» ASSIGNMENT: Update the passage on Hurtigruten from "The suddenly controversial" up to and including "authorities in Norway.", writing "public image" in place of "reputation".

» TEXT PROVIDED:
══════════════════════════════

Norway’s deeply troubled shipping and cruise line Hurtigruten reportedly expects to receive more than NOK 300 million in state aid, to compensate it for cancelled cruises during the Corona pandemic. The line’s management, meanwhile, has gone along with state demands that it no longer use one of its ships as a floating hotel on which crew members were said to be earning “slave” wages.
The suddenly controversial Hurtigruten, long considered part of the national heritage, has been suffering lately both economically and in terms of its reputation. Its failure to recognize Corona virus infection on board some of its ships, and even allegedly try to cover it up, has soured relations with both the public, the media and state authorities in Norway.
Then, in an effort to generate revenues during the Corona shutdowns, it chartered some of its ships to the US-based producers of the next Mission: Impossible movie, for use as floating hotels during on-location filming in Norway. Among them was the internationally registered ship MS Fridtjof Nansen, which had Covid-19 infection on board last March that it initially failed to acknowledge.
The Fridtjof Nansen, normally used for cruising outside Norway, is crewed mostly by men and women from the Philippines. Norwegian Broadcasting (NRK) obtained a copy of one of their work contracts, and reported that the Filipino seafarers only earn NOK 10,000 (USD 1,111 at current exchange rates) a month for eight-months in a row on board, plus room and board. That amounts to as little as NOK 35 an hour when they’ve worked several shifts throughout their days as waiters, cleaners, in the laundry or in the galleys.
“This is what I call a slave contract,” Thomas Benson, an attorney specialing in labour law who also lectures at Nord University, told NRK on a nightly national newscast during the weekend. He accused Hurtigruten of the “cynical exploitation of employees from low-cost countries.” Norwegian labour organizations had already protested, both because the Nansen’s Filipino crews receive only a fraction of the pay that Norwegian crews receive, and because Hurtigruten was allegedly undercutting what local hotels could offer to accommodate the film crews.

══════════════════════════════

Records from a collection
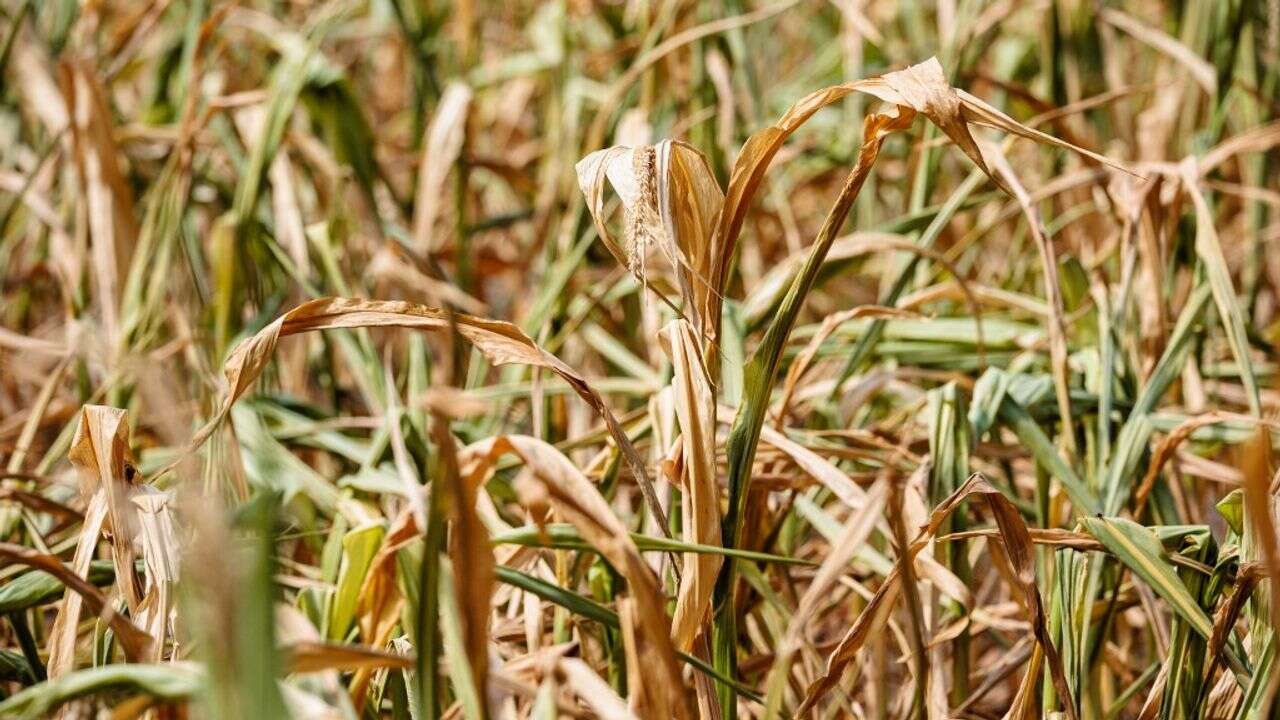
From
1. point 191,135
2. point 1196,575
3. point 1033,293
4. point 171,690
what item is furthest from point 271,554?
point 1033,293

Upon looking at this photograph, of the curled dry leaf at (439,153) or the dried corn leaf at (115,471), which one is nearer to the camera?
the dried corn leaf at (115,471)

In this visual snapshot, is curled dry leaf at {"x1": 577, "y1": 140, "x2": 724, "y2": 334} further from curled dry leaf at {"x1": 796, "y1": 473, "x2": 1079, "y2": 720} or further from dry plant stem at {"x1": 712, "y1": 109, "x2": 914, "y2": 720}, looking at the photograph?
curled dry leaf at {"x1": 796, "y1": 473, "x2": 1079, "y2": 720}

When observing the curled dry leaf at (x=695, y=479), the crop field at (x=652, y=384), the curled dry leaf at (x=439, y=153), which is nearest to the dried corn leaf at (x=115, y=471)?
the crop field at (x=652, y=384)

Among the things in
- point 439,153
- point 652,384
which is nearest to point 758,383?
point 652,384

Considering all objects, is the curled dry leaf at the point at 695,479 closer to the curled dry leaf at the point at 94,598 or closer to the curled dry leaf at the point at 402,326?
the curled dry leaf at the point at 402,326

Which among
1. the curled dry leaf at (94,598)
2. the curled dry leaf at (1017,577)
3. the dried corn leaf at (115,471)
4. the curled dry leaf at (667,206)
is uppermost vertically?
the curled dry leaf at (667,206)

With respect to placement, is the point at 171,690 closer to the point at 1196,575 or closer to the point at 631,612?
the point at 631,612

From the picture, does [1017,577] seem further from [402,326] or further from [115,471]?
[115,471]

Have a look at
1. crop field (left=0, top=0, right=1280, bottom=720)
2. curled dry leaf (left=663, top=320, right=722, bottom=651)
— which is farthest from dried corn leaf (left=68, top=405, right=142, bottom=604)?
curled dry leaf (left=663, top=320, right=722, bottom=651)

══════════════════════════════

» SOLUTION TO THIS TASK:
The suddenly controversial Hurtigruten, long considered part of the national heritage, has been suffering lately both economically and in terms of its public image. Its failure to recognize Corona virus infection on board some of its ships, and even allegedly try to cover it up, has soured relations with both the public, the media and state authorities in Norway.